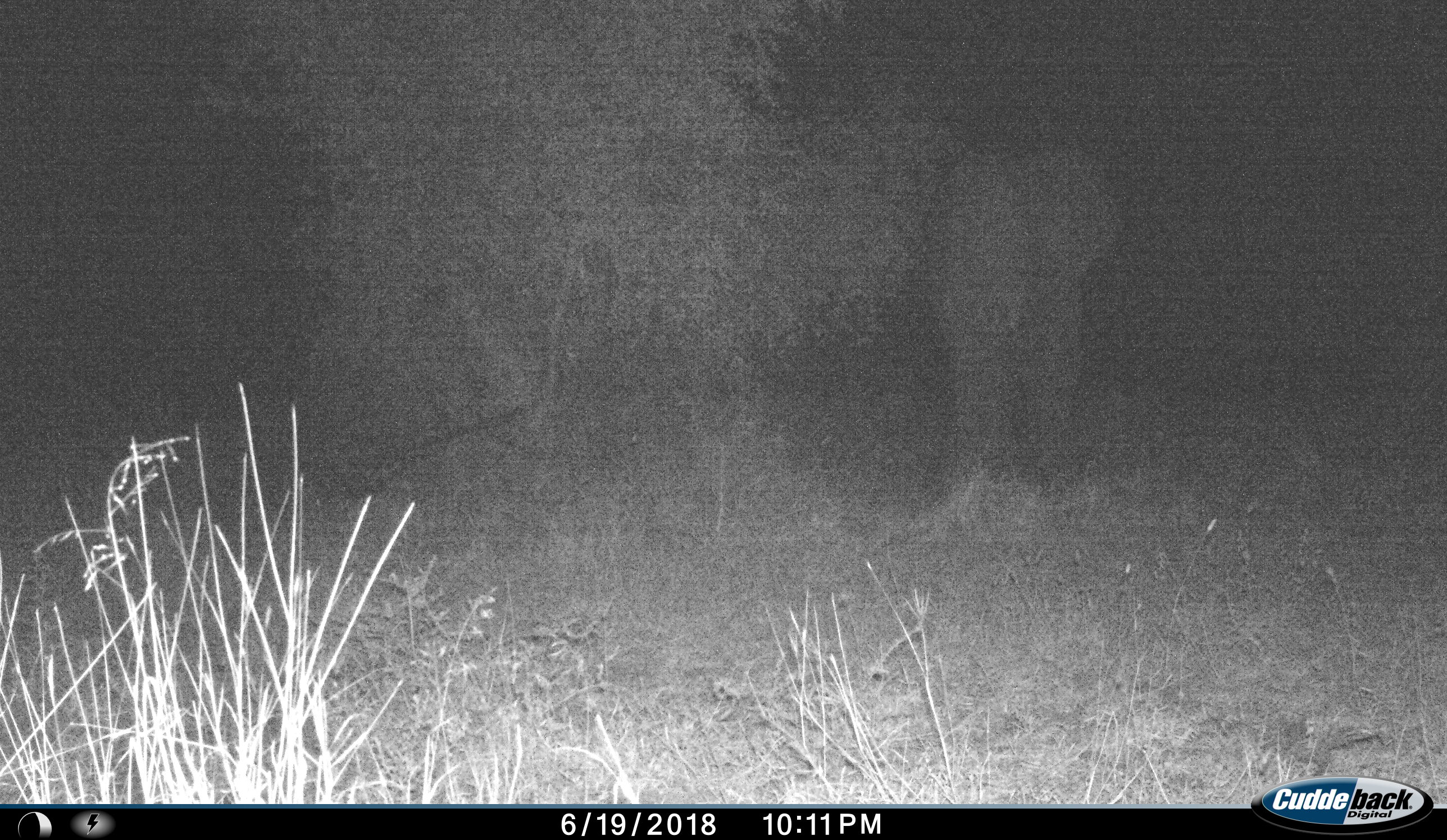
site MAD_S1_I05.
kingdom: Animalia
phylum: Chordata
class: Mammalia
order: Proboscidea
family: Elephantidae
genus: Loxodonta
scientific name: Loxodonta africana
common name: african bush elephant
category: elephant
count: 1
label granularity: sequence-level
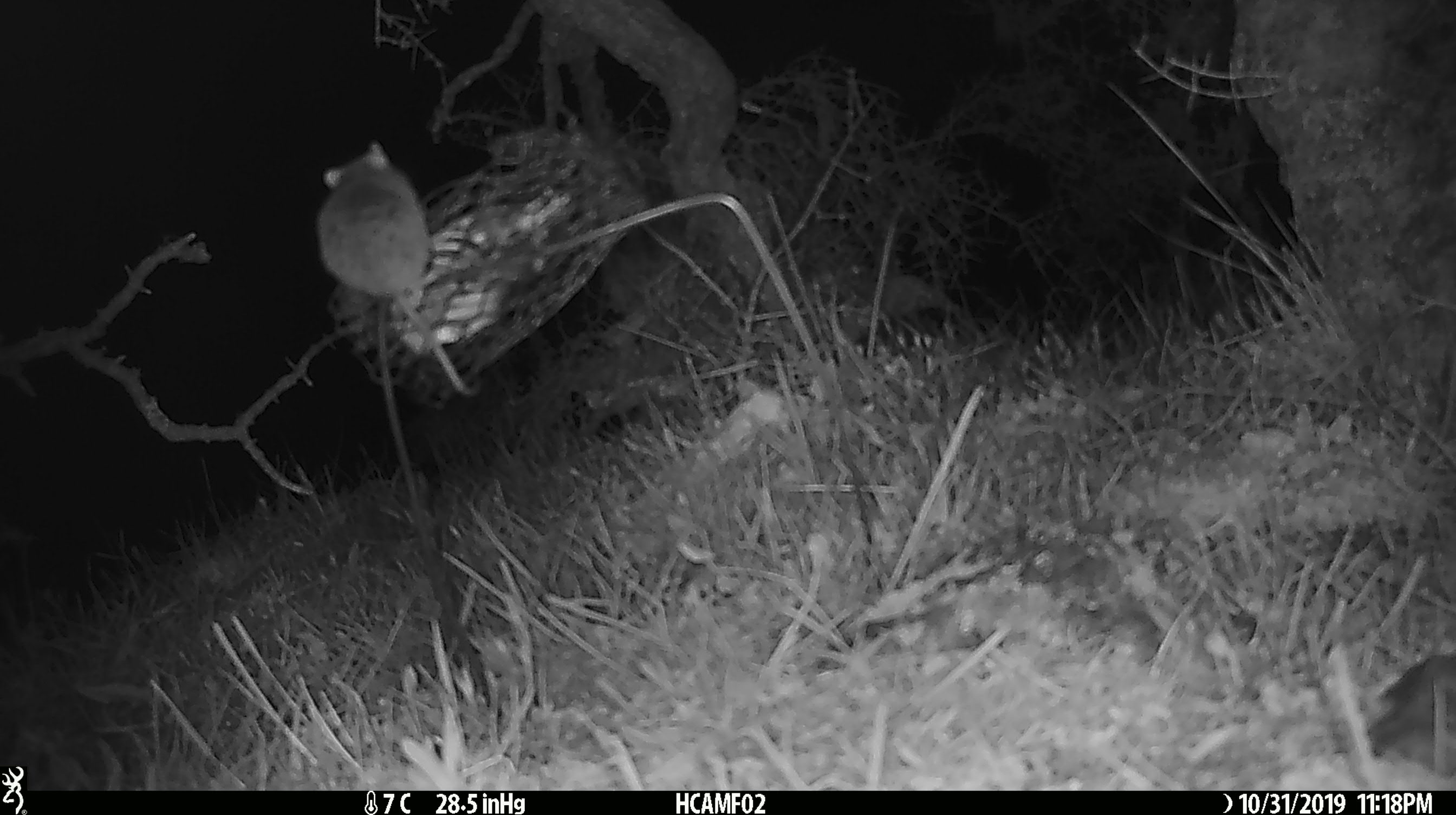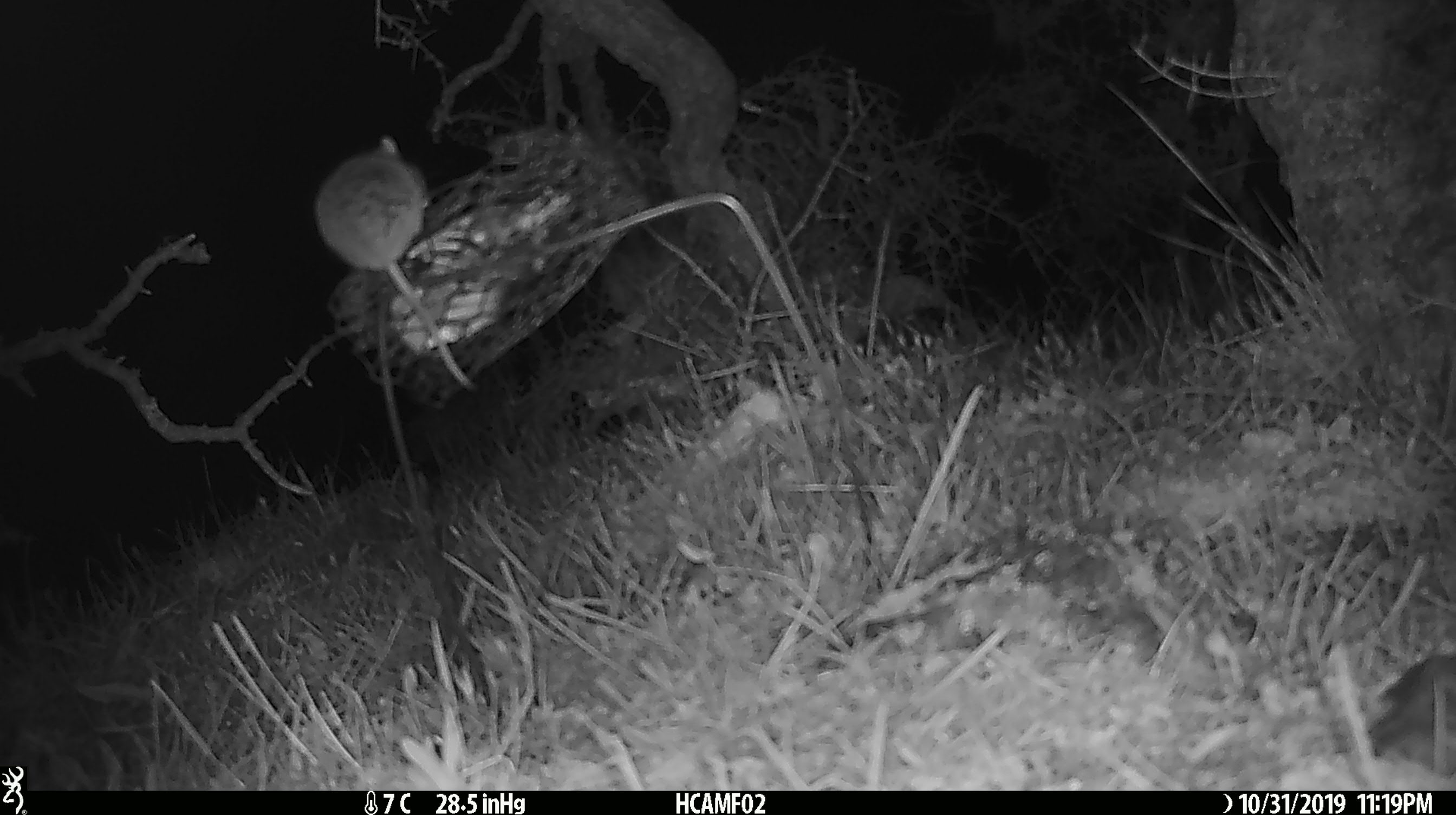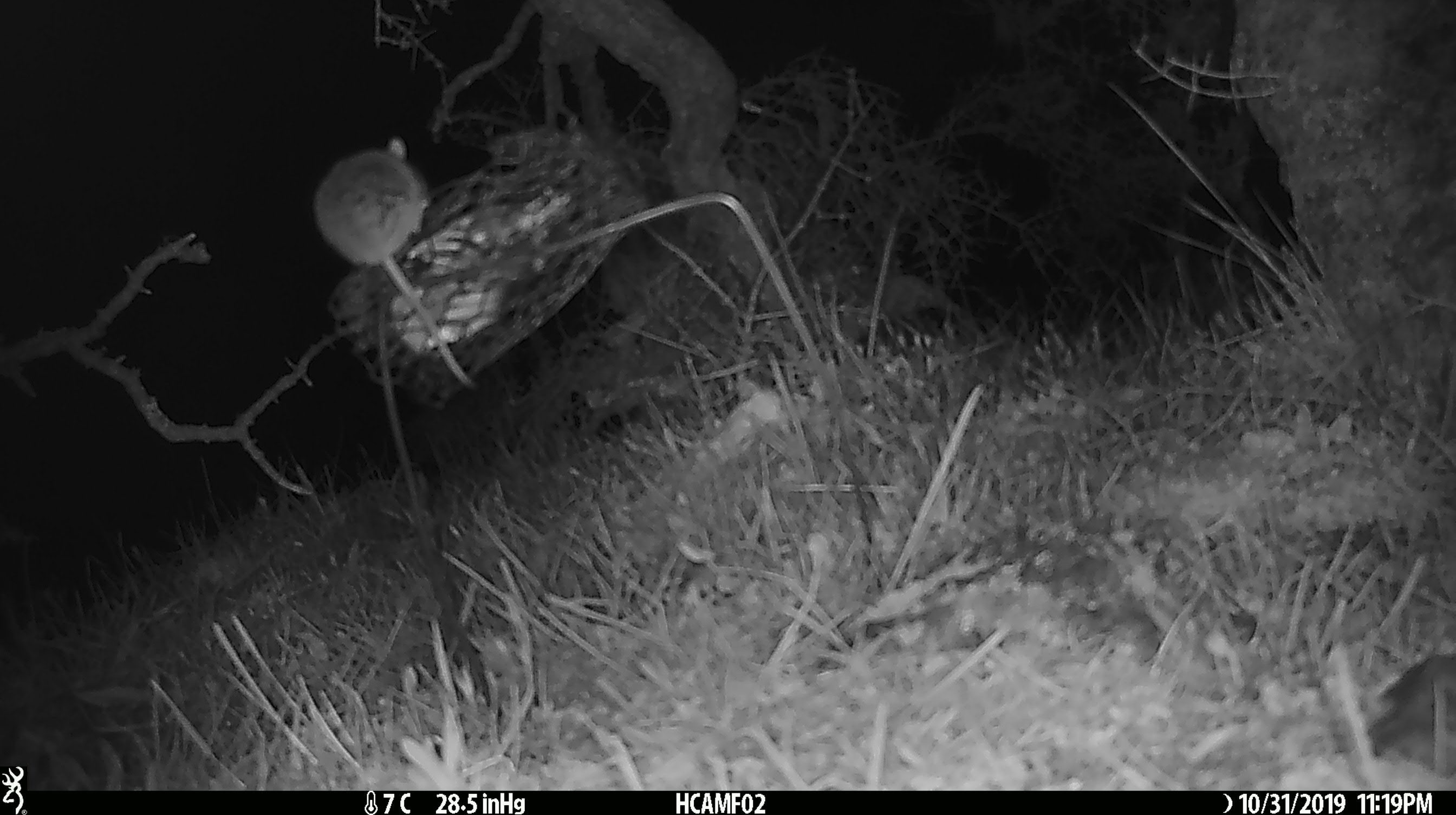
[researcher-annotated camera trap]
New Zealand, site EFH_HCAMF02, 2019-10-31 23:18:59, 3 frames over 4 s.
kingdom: Animalia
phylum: Chordata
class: Mammalia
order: Rodentia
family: Muridae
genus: Mus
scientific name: Mus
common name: mouse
Mouse (Mus).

--- --- ---

Assignment: Reproduce the listing exactly, but omit every picture in it.

The answer:
site MAD_S1_I05.
kingdom: Animalia
phylum: Chordata
class: Mammalia
order: Proboscidea
family: Elephantidae
genus: Loxodonta
scientific name: Loxodonta africana
common name: african bush elephant
category: elephant
count: 1
label granularity: sequence-level
[researcher-annotated camera trap]
New Zealand, site EFH_HCAMF02, 2019-10-31 23:18:59, 3 frames over 4 s.
kingdom: Animalia
phylum: Chordata
class: Mammalia
order: Rodentia
family: Muridae
genus: Mus
scientific name: Mus
common name: mouse
Mouse (Mus).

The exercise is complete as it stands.